Législation sur les étrangers et mesures de contrainte

Les demandeurs d’asile déboutés et les sans-papiers doivent quitter la Suisse. S’ils ne le font pas volontairement, ils sont placés en détention en vue de leur refoulement, voire en détention pour insoumission. Le Service ecclésial des mesures de contrainte (SEMC) les aide à faire valoir leurs droits.

Service ecclésial des mesures de contrainte (SEMC)
Le Service Migrations s’engage au sein du Service ecclésial des mesures de contrainte (SEMC), qui défend les droits des membres invisibles de notre société, qui se trouvent en détention en vue de refoulement ou pour insoumission. Le SEMC exige des conditions de détention conformes à la loi, notamment à la prison régionale de Berne. Issu d’un accord avec le Conseil-Exécutif du canton de Berne, il est géré par les Eglises nationales et les communautés juives du canton de Berne. Toutes les personnes en détention reçoivent immédiatement après leur incarcération une feuille d’information dans leur langue, qui mentionne l’aide qu’elles peuvent recevoir du SEMC.

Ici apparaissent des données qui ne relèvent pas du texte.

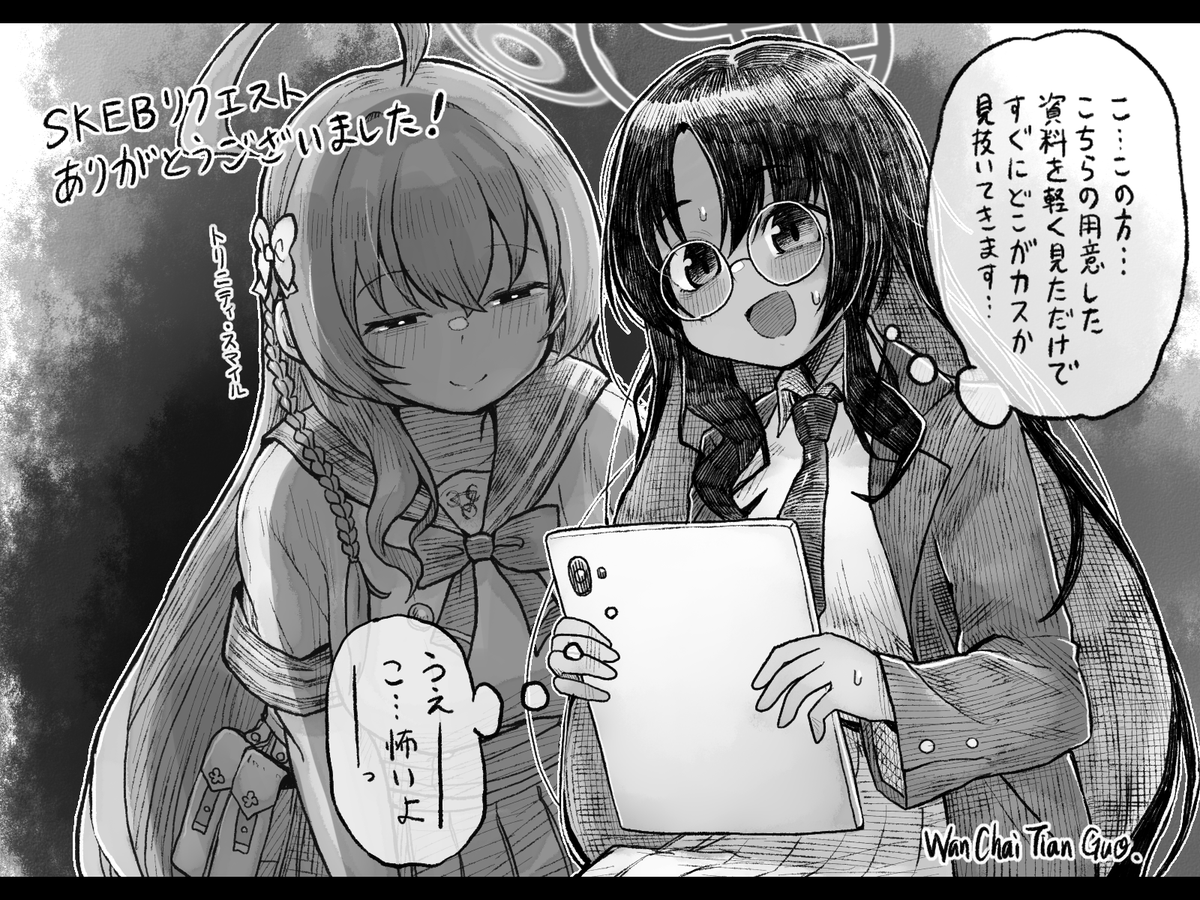 Skeb納品しました
「浦和ハナコ(ブルーアーカイブ)と不動アン(ブルーアーカイブ 便利屋68業務日誌)のイラストをお願いします」
https://t.co/QRNzrLuSnd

Consultation juridique du SEMC
Les personnes en détention peuvent prendre contact avec le directeur du SEMC, Thomas Wenger, avocat, afin de faire vérifier leur acte de détention et d’engager d’éventuelles démarches juridiques. Le directeur donne des informations juridiques aux personnes détenues et autres personnes concernées. Si nécessaire, il transmet le dossier à un avocat. Adresse: Service ecclésial des mesures de contrainte, case postale, 3001 Berne, tél./fax 031 332 00 50. courriel: thomaswenger(at)weibel-wenger.ch

Visites aux femmes en détention en vue d'un refoulement
Le SEMC organise aussi des visites aux femmes placées en détention dans la prison régionale de Berne. Tous les jeudis après-midi, les bénévoles particulièrement qualifiés consacrent du temps et de l’énergie aux femmes détenues, qui souffrent souvent de solitude. Vous trouverez ici le compte rendu de deux expériences de visites.

Statistiques 2017
Les statistiques pour le canton de Berne indiquent qu’en 2017, 818 personnes ont été placées en détention en phase préparatoire, en détention en vue du renvoi ou de l’expulsion, ou en détention pour insoumission, ce qui correspond à un total de 36'219 jours d’exécution. 108 personnes ont contacté l’avocat du SEMC. Ce dernier s’est déplacé 15 fois auprès de personnes en détention. 5 bénévoles ont effectué 40 visites auprès de femmes en détention en vue du renvoi ou de l’expulsion.